The last point to make is that some of the important documents from the USSR had been available for longer than after 1991. Depending on the individual cases, when E. and W. Germany began to try war criminals in the 1960s, the USSR provided the prosecution with documents as needed. Perhaps the most famous case of this happening is the so-called Jäger Report, which details the murder of Lithuanian Jews in the fall of 1941 by Einsatzkommando 3. Although seized by the Soviets in 1945, the document was not known in the west until 1963, when it was introduced as evidence in the E. German case against Hans Globke, who bore some responsibility for contribution to the promulgation of the Nuremberg Laws.

Denying-History

For me at least, trying to comprehend its impacts feel almost immeasurable. I'm only 27, and have really only been comprehensively involved in researching the holocaust for about 4 years now - so my grasp the previous generations historiography is mostly limited to the classics. The best way to probably give a picture of its impacts would be to hyper focus on Auschwitz. As Arno J. Mayer put it in "Why Did the Heavens Not Darken?" - its also the origin for the the very term you used above actually ("Judeocide"): "Sources for the study of the gas chambers are at once rare and unreliable. . .The SS not only destroyed most camp records, which were in any case incomplete. . In the meantime, there is no denying the many contradictions, ambiguities, and errors in the existing sources." (Why did the heavens not darken? 1988)

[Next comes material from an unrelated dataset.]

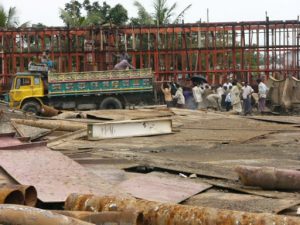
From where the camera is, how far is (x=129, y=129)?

It was only a year later that hobby historian Jean-Claude Pressac would write his magnum opus; "Auschwitz: Technique and Operation of the Gas Chambers". This book seriously improved our understanding of the final solution in Birkenau. It provided to the west much needed documentary materials from the construction archive, that were far from being readily available, that suggest previous understands of the crematoriums construction had been misguided. It used to be suggested crematorium 2 & 3 were constructed from the very beginning for the extermination of prisoners. (Propagated by historians like George Wellers.) Which we now know to be inaccurate. (http://holocaustcontroversies.blogspot.com/2018/12/a-new-document-mentioning-special.html)

While also providing multiple "criminal traces" (https://phdn.org/archives/holocaust-history.org/auschwitz/pressac/technique-and-operation/pressac0429.shtml) that corroborated the testimony of multiple perpetrators and sonderkommando. Now this isn't to suggest that the soviets weren't slowly releasing materials to the west. Two such examples are Jäger Report's report (in 1963) and John Demjanjuk's identity card. But it was far from being satisfactory.

Perhaps the most important area the Soviet Union's fall has opened up is archaeology. It would honestly be impossible to summarize the work of Andrzej Kola, Caroline Sturdy Colls, or Michael Tregenza. Their research has helped western historiography reconstruct the perimeters of Belzec, Sobibor, and Treblinka as well as the camps mass graves - less so at Treblinka though. Or see Patrick Desbois's research into the "Holocaust of Bullets" which killed nearly 1.15 million Jews.

It's also greatly increased our knowledge into collaboration in the Soviet Territories as well. Such as OUN-UNP, LAF militias, and even Poles in locations like Jedwabne. And these collaborators home countries are now trying to downplay their crimes while simultaneously make them national heroes. (http://defendinghistory.com/)

Basically it's increased our collective knowledge in all fields.